[Records of spatial reasoning questions]
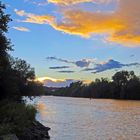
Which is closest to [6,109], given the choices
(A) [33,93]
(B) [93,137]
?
(B) [93,137]

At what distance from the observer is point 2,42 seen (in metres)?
38.3

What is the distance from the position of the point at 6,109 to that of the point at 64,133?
14.1 metres

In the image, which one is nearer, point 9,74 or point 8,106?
point 8,106

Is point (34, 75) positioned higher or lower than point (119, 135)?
higher

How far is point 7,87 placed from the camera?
2095 inches

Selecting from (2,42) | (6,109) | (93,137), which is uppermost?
(2,42)

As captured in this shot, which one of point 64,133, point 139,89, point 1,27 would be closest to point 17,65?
point 64,133

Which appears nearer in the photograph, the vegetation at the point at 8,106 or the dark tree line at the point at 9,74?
the vegetation at the point at 8,106

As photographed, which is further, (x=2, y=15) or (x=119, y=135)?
(x=119, y=135)

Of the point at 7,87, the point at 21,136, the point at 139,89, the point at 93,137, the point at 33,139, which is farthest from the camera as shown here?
the point at 139,89

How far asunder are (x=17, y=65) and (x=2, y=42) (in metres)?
47.4

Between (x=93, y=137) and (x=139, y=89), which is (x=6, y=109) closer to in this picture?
(x=93, y=137)

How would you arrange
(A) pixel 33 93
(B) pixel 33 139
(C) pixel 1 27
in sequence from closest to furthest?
(B) pixel 33 139, (C) pixel 1 27, (A) pixel 33 93

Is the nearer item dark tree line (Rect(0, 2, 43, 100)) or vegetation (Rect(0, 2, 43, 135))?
vegetation (Rect(0, 2, 43, 135))
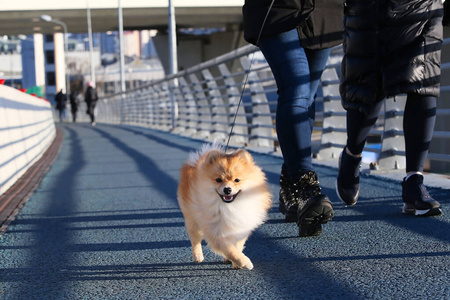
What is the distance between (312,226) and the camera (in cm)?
305

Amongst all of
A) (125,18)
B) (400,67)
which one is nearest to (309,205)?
(400,67)

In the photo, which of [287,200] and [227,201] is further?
[287,200]

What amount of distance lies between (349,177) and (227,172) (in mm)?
1160

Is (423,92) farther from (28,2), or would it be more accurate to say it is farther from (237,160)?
(28,2)

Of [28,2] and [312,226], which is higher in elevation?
[28,2]

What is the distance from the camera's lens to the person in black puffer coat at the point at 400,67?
318cm

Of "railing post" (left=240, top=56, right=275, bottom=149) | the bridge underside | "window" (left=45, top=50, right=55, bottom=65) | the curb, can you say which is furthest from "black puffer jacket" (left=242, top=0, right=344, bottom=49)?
"window" (left=45, top=50, right=55, bottom=65)

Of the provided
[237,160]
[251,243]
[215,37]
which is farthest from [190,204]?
[215,37]

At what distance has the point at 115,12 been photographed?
32500 mm

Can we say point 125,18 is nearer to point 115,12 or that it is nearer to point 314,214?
point 115,12

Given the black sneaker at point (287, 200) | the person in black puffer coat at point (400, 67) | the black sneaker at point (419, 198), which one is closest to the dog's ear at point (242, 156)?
the black sneaker at point (287, 200)

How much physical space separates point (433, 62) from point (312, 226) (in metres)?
1.06

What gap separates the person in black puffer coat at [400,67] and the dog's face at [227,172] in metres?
0.96

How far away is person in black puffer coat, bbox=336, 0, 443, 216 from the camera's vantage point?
318 cm
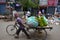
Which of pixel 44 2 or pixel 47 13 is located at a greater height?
pixel 44 2

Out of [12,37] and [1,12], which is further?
[1,12]

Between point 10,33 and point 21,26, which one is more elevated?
point 21,26

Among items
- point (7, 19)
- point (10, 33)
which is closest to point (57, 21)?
point (7, 19)

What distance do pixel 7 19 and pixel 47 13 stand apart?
4.21 metres

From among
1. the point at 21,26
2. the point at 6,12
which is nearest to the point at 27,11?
the point at 6,12

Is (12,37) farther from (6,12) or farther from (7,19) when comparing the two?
(6,12)

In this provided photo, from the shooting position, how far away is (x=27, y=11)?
15.6 meters

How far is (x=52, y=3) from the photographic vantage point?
16391 mm

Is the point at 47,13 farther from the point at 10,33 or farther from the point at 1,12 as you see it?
the point at 10,33

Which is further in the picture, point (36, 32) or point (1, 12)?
point (1, 12)

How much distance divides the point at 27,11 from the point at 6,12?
2.01m

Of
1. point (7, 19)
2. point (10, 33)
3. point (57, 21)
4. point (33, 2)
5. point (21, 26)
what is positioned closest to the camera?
point (21, 26)

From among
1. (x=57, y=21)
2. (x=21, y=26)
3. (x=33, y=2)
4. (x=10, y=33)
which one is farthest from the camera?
(x=33, y=2)

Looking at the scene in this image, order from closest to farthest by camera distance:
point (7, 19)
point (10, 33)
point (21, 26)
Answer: point (21, 26), point (10, 33), point (7, 19)
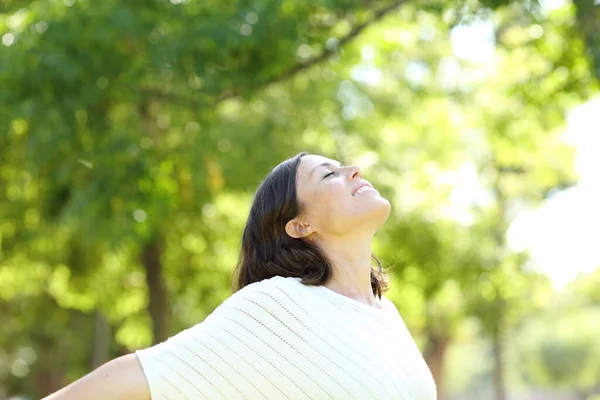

**PROBLEM:**
List each line in the material above that contains the word "would", copying every such line in full.

**WRITTEN SOLUTION:**
As captured in this shot, which one of point 64,133, point 139,89, point 1,27 would be closest to point 17,65?
How would you arrange
Is (423,92) farther from (28,2), or would it be more accurate to say it is farther from (237,160)?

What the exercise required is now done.